%%
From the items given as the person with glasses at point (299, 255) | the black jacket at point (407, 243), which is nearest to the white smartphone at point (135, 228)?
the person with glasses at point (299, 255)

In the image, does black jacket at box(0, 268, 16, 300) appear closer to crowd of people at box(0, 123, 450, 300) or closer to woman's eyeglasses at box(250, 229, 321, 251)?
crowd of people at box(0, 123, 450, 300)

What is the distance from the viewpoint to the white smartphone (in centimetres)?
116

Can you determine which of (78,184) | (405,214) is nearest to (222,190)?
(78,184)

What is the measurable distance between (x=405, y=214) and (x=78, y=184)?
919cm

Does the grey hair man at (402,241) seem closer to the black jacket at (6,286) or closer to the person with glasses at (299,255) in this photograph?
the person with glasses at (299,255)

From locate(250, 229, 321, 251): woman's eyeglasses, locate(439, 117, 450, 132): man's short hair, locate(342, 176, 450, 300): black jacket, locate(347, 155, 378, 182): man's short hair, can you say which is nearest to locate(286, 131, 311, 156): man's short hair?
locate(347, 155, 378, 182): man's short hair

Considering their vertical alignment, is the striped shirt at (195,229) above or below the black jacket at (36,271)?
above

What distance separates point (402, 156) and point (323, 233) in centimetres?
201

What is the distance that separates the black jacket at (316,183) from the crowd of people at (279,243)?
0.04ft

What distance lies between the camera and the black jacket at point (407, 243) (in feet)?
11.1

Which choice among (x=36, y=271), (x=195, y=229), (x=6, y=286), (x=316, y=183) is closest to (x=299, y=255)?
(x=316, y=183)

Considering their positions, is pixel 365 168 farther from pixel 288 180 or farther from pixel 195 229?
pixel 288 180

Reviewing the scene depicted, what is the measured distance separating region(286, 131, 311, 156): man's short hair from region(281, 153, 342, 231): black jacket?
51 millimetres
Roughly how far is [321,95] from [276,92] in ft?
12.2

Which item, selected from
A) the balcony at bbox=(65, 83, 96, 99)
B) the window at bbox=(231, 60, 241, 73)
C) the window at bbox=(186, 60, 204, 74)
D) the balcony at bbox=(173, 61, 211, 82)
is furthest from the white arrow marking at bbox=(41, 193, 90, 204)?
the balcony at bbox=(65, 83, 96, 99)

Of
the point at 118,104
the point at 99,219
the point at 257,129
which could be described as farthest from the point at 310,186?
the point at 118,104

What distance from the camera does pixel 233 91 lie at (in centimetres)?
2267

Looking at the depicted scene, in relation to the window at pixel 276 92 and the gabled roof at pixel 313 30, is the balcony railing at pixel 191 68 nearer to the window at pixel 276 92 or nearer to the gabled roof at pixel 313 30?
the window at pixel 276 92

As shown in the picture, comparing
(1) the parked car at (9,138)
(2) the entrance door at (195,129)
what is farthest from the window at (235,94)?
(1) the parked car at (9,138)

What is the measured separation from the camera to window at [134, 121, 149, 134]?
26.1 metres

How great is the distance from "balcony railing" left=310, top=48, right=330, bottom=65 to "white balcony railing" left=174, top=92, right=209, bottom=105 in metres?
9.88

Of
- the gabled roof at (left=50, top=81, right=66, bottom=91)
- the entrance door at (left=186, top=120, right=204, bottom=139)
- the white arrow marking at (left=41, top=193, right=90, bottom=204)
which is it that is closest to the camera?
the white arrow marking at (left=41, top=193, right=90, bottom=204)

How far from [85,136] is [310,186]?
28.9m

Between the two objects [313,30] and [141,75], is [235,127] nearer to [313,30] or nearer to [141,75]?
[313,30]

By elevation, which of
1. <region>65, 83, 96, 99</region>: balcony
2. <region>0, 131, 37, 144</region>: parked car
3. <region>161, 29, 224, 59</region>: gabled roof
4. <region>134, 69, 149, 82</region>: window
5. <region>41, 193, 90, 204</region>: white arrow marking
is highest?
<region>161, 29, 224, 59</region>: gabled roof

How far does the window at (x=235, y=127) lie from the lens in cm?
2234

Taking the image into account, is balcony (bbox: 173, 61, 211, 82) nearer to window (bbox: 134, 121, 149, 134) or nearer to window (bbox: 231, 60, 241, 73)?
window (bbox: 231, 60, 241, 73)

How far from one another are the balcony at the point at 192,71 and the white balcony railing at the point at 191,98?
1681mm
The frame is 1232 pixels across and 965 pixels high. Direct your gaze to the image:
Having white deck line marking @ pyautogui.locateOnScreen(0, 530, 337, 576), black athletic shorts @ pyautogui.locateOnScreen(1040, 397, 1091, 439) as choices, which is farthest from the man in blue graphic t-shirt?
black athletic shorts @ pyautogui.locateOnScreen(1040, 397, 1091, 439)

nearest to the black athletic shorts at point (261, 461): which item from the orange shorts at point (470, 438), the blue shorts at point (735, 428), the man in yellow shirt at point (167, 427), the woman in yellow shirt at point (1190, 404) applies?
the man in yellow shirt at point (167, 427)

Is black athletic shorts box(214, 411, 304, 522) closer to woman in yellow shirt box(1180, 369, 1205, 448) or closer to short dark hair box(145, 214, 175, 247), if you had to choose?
%%
* STATED GOAL: Restate all of the entries exactly, please.

* RESULT FOR THIS TASK:
From the items given as the person with glasses at point (299, 255) | the black jacket at point (407, 243), which is nearest to the white smartphone at point (135, 228)?
the person with glasses at point (299, 255)

In the image, does black jacket at box(0, 268, 16, 300) appear closer to crowd of people at box(0, 123, 450, 300) or closer to woman's eyeglasses at box(250, 229, 321, 251)?
crowd of people at box(0, 123, 450, 300)

What is the distance from the viewpoint to the white smartphone (in centimetres)?
116

Can you determine which of (78,184) | (405,214) is nearest to (222,190)?
(78,184)

What is the measurable distance between (x=405, y=214) and (x=78, y=184)?
919cm

Does the grey hair man at (402,241) seem closer to the black jacket at (6,286) or closer to the person with glasses at (299,255) in this photograph?
the person with glasses at (299,255)

From locate(250, 229, 321, 251): woman's eyeglasses, locate(439, 117, 450, 132): man's short hair, locate(342, 176, 450, 300): black jacket, locate(347, 155, 378, 182): man's short hair, can you say which is nearest to locate(286, 131, 311, 156): man's short hair?
locate(347, 155, 378, 182): man's short hair

Considering their vertical alignment, is the striped shirt at (195,229) above or below the black jacket at (36,271)?
above

What distance separates point (402, 156) and point (323, 233) in centimetres?
201

What is the distance that separates the black jacket at (316,183) from the crowd of people at (279,243)?
0.04ft

What distance lies between the camera and the black jacket at point (407, 243) (in feet)?
11.1

Which choice among (x=36, y=271), (x=195, y=229), (x=6, y=286), (x=316, y=183) is closest to (x=299, y=255)?
(x=316, y=183)

Considering their positions, is pixel 365 168 farther from pixel 288 180 or farther from pixel 195 229?
pixel 288 180

Reviewing the scene depicted, what is the measured distance separating region(286, 131, 311, 156): man's short hair from region(281, 153, 342, 231): black jacket?
51 millimetres
Roughly how far is [321,95] from [276,92] in ft?
12.2

Which item, selected from
A) the balcony at bbox=(65, 83, 96, 99)
B) the window at bbox=(231, 60, 241, 73)
C) the window at bbox=(186, 60, 204, 74)
D) the balcony at bbox=(173, 61, 211, 82)
is furthest from the white arrow marking at bbox=(41, 193, 90, 204)?
the balcony at bbox=(65, 83, 96, 99)

Of
the point at 118,104
the point at 99,219
the point at 257,129
which could be described as farthest from the point at 310,186?
the point at 118,104

What distance from the camera does pixel 233 91 lie at (in centimetres)?
2267

Looking at the depicted scene, in relation to the window at pixel 276 92 and the gabled roof at pixel 313 30, is the balcony railing at pixel 191 68 nearer to the window at pixel 276 92 or nearer to the gabled roof at pixel 313 30?
the window at pixel 276 92

As shown in the picture, comparing
(1) the parked car at (9,138)
(2) the entrance door at (195,129)
what is farthest from the window at (235,94)?
(1) the parked car at (9,138)

What is the measured separation from the camera to window at [134, 121, 149, 134]?
26.1 metres

How great is the distance from "balcony railing" left=310, top=48, right=330, bottom=65 to "white balcony railing" left=174, top=92, right=209, bottom=105 in metres?
9.88

Of
- the gabled roof at (left=50, top=81, right=66, bottom=91)
- the entrance door at (left=186, top=120, right=204, bottom=139)
- the white arrow marking at (left=41, top=193, right=90, bottom=204)
which is it that is closest to the camera?
the white arrow marking at (left=41, top=193, right=90, bottom=204)

How far from [85,136] is [310,186]?
28.9m

Between the two objects [313,30] and [141,75], is [235,127] nearer to [313,30] or nearer to [141,75]?
[313,30]

By elevation, which of
1. <region>65, 83, 96, 99</region>: balcony
2. <region>0, 131, 37, 144</region>: parked car
3. <region>161, 29, 224, 59</region>: gabled roof
4. <region>134, 69, 149, 82</region>: window
5. <region>41, 193, 90, 204</region>: white arrow marking
is highest?
<region>161, 29, 224, 59</region>: gabled roof

How far does the window at (x=235, y=127) lie from the lens in cm?
2234

Taking the image into account, is balcony (bbox: 173, 61, 211, 82) nearer to window (bbox: 134, 121, 149, 134) or nearer to window (bbox: 231, 60, 241, 73)?
window (bbox: 231, 60, 241, 73)

How far from one another are the balcony at the point at 192,71 and the white balcony railing at the point at 191,98?
1681mm
The frame is 1232 pixels across and 965 pixels high. Direct your gaze to the image:
Having white deck line marking @ pyautogui.locateOnScreen(0, 530, 337, 576), black athletic shorts @ pyautogui.locateOnScreen(1040, 397, 1091, 439) as choices, which is farthest from the man in blue graphic t-shirt?
black athletic shorts @ pyautogui.locateOnScreen(1040, 397, 1091, 439)

nearest to the black athletic shorts at point (261, 461): which item from the orange shorts at point (470, 438), the blue shorts at point (735, 428), the man in yellow shirt at point (167, 427), the woman in yellow shirt at point (1190, 404) applies?
the man in yellow shirt at point (167, 427)

Is black athletic shorts box(214, 411, 304, 522) closer to woman in yellow shirt box(1180, 369, 1205, 448) or closer to short dark hair box(145, 214, 175, 247), if you had to choose?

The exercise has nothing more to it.